Missing Children, Damaged Mothers: ACT Abortion Statistics 1999-2000
March 2001
© ACT Right to Life Association Inc, 2001
ISBN 0 9598444 9 X
ISBN 0 9578935 0 7 (online)Executive summary
The Health Regulation (Maternal Health Information) Act was passed on 26 November 1998, and included the requirement for the Health Minister to produce quarterly statistical reports on abortion. In late November 2000 the final quarter of the first year of statistics was tabled in the ACT Legislative Assembly.
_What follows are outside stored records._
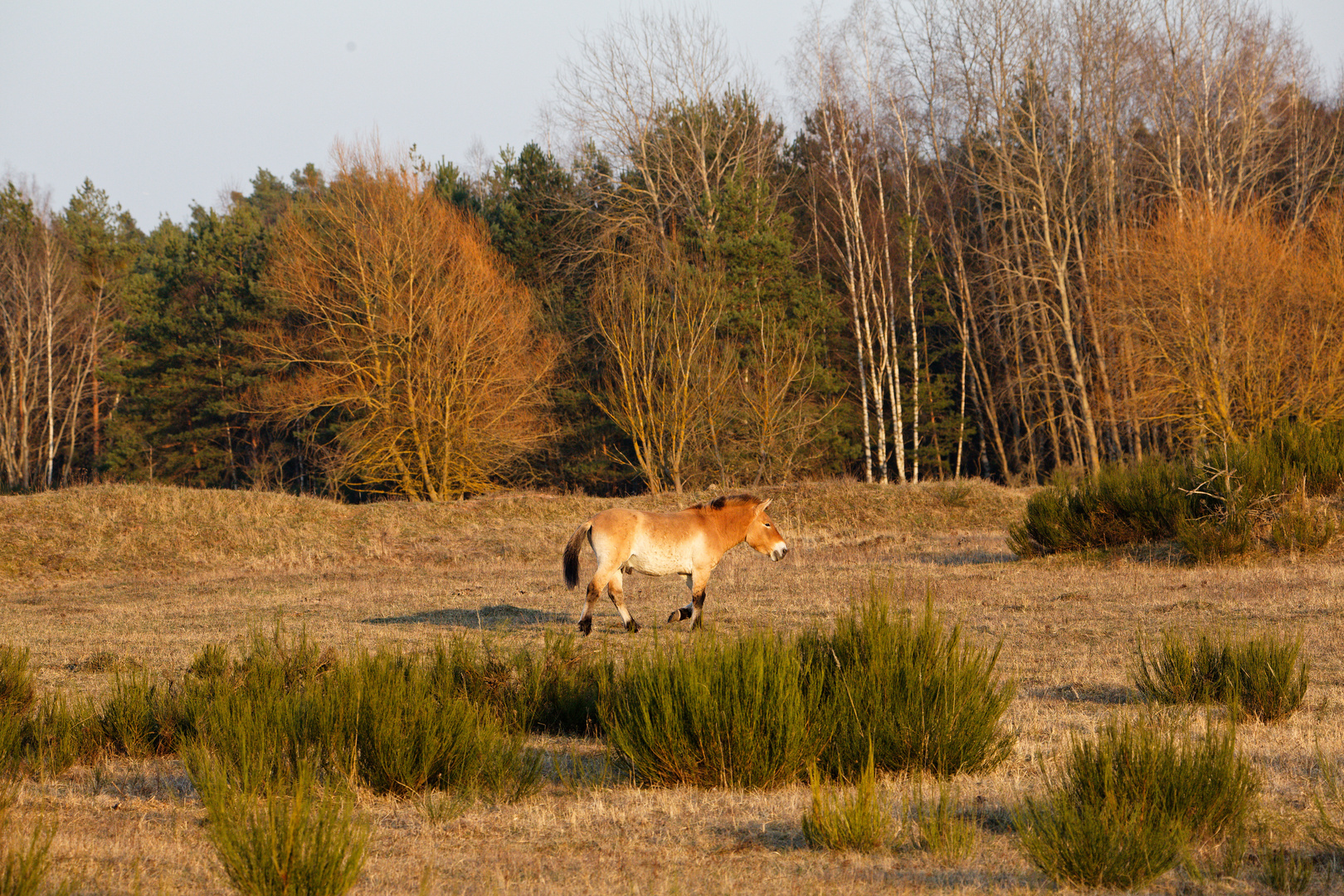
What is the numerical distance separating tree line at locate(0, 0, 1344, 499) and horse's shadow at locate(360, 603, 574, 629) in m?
19.1

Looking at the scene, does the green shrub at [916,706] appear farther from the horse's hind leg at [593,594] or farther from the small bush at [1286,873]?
the horse's hind leg at [593,594]

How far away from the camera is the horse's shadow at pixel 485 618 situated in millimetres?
13695

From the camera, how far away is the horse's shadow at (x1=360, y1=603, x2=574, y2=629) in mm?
13695

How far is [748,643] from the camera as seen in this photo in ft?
21.7

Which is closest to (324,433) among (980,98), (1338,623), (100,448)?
(100,448)

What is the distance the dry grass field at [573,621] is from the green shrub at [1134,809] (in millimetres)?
145

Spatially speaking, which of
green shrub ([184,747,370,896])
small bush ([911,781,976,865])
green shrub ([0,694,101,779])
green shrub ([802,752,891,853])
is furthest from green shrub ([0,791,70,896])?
small bush ([911,781,976,865])

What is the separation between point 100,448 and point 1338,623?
176 ft

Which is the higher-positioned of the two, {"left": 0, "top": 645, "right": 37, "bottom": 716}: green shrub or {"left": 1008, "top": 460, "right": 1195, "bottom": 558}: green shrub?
{"left": 1008, "top": 460, "right": 1195, "bottom": 558}: green shrub

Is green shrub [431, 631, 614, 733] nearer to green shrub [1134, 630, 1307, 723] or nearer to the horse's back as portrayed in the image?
the horse's back

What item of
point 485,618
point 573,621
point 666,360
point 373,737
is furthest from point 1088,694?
point 666,360

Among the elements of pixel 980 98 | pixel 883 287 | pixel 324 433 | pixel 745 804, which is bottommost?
pixel 745 804

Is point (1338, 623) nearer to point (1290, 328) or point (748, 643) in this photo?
point (748, 643)

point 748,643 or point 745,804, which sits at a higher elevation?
point 748,643
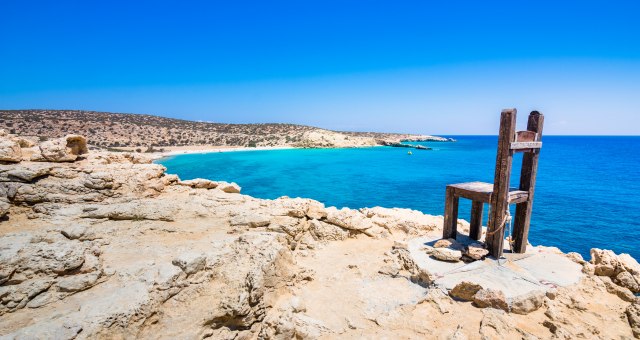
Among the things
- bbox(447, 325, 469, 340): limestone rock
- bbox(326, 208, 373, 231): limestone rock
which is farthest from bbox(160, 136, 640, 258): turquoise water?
bbox(447, 325, 469, 340): limestone rock

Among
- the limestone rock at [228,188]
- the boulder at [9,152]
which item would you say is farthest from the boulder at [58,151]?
the limestone rock at [228,188]

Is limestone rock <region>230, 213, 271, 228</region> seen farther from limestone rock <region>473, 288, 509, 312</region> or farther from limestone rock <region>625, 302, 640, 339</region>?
limestone rock <region>625, 302, 640, 339</region>

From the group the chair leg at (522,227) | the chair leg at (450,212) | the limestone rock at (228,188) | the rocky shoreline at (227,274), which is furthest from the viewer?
the limestone rock at (228,188)

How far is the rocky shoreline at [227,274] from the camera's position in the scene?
4582 mm

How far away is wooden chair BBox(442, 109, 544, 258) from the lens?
23.1ft

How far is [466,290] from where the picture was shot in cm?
615

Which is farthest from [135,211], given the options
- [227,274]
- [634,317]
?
[634,317]

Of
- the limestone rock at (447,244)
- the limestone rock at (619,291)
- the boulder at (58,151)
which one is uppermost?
the boulder at (58,151)

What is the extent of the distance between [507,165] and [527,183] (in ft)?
4.53

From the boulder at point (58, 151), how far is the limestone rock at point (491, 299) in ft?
35.7

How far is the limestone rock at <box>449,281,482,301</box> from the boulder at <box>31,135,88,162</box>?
10.5 meters

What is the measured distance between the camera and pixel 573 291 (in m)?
6.36

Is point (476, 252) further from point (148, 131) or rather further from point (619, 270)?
point (148, 131)

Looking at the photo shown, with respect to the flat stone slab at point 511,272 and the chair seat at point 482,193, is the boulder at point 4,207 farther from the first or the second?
the chair seat at point 482,193
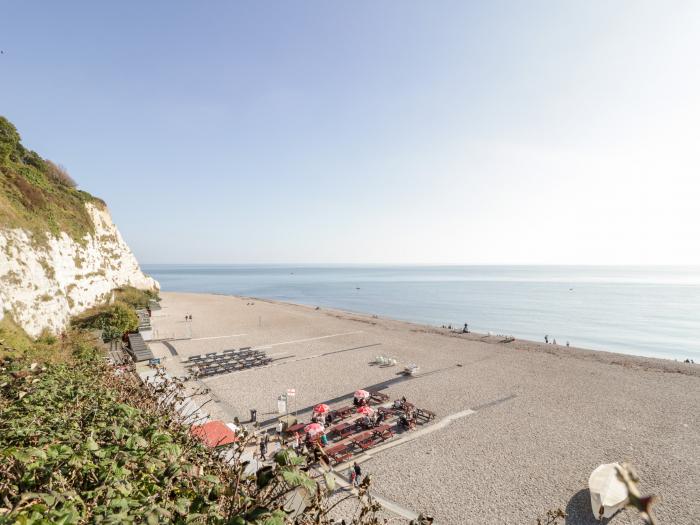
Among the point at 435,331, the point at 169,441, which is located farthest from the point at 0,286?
the point at 435,331

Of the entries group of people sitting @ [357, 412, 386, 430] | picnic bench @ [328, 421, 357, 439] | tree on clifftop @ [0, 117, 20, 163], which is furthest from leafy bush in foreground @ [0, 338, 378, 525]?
tree on clifftop @ [0, 117, 20, 163]

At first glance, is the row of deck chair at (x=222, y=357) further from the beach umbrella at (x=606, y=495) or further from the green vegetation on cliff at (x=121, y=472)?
the beach umbrella at (x=606, y=495)

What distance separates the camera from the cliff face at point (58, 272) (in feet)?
60.7

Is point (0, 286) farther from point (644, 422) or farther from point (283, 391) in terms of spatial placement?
point (644, 422)

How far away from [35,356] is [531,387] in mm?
25815

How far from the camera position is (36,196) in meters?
27.3

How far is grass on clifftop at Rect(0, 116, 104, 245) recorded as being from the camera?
2367 cm

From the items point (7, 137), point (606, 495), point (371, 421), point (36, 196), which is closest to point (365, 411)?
point (371, 421)

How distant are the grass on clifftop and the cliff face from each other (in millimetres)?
763

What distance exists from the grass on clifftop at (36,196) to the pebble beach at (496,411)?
1250cm

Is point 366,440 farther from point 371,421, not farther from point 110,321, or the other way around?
point 110,321

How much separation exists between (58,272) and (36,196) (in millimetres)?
6520

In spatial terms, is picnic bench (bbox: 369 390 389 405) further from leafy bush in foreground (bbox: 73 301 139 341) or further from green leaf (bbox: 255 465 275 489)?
leafy bush in foreground (bbox: 73 301 139 341)

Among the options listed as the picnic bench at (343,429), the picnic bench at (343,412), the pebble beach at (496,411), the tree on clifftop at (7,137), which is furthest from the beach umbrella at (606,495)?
the tree on clifftop at (7,137)
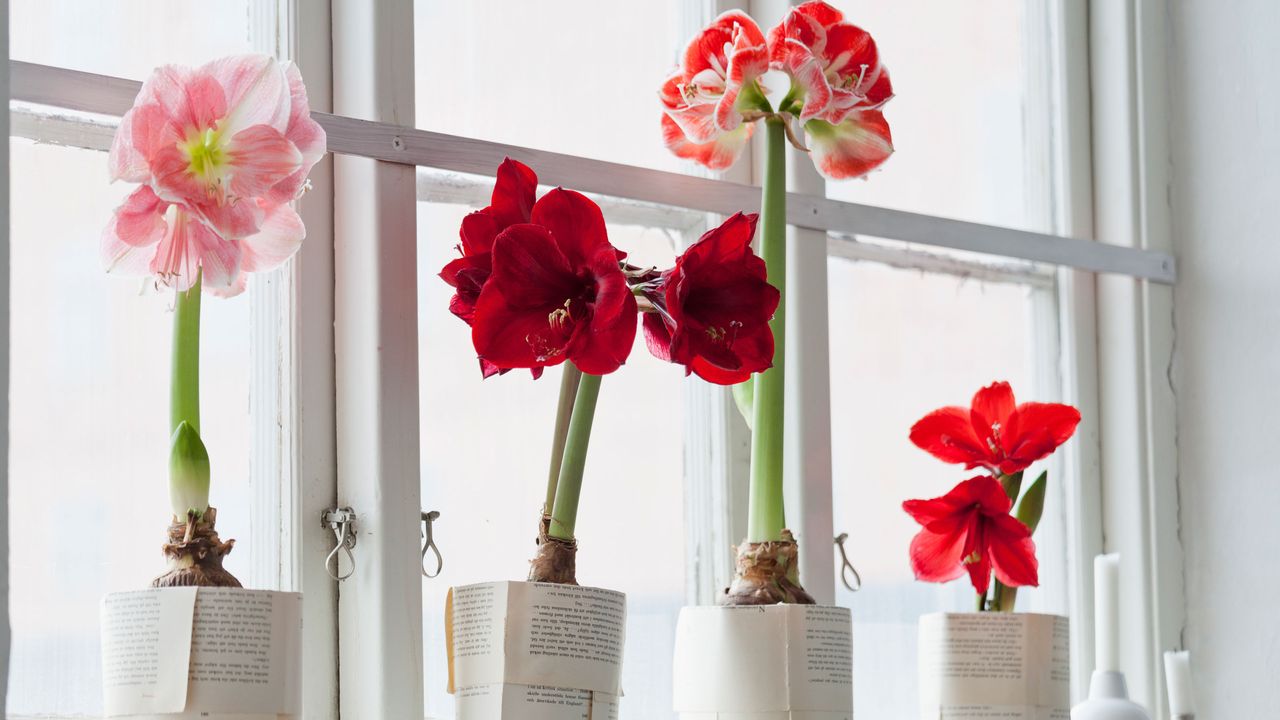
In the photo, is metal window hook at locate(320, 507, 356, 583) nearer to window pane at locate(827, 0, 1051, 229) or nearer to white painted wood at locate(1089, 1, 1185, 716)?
window pane at locate(827, 0, 1051, 229)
The statistics reveal that:
- there were 1664 abortions performed in the ACT in 1999-2000;
- the ACT abortion rate in 1999-2000 was 22.3 per 1000 women of reproductive age (15-44 years) as compared to 56.8 live births per 1000 women, or one abortion for every 2.5 live births;
- amongst teenage women, the abortion rate is more than twice the birth rate - for every live birth there are more than two abortions. This is higher than the rate for South Australian teenagers and appears to be high by Australian and Western European standards;
- the highest abortion rate in the ACT is amongst women aged 20-24, at 34.8 abortions per 1000 women, but the birth rate is higher in this group than for teenagers meaning that there was one abortion for every 1.3 births; and,
- by contrast, the birth rate is highest amongst 25-34 year old women with 106 births per 1000 women in this age group.
- nearly all abortions in the ACT (95 per cent) are performed by Family Planning ACT's abortion facility, Reproductive Healthcare Services.
Recommendations
Educational authorities should institute access and equity programs focused on making sure that all women who are pregnant or who have children have every opportunity to complete their school or tertiary education. This would be an important step to reducing the high teenage abortion rate.
The Health Minister should improve the level of information available from the quarterly statistics by following the South Australian statistics where there is an opportunity to provide more detailed information. This would include providing:
- statistics detailing the number of women by each year of age;
- more detailed categories of reason for abortion; and,
- records of foetal gestation at the time of the abortion in four week intervals.
There should be a renewed effort - particularly by policy makers - to try to understand the complex social problem of abortion, because only by understanding it will we be able to formulate policies and programs to reduce the abortion rate.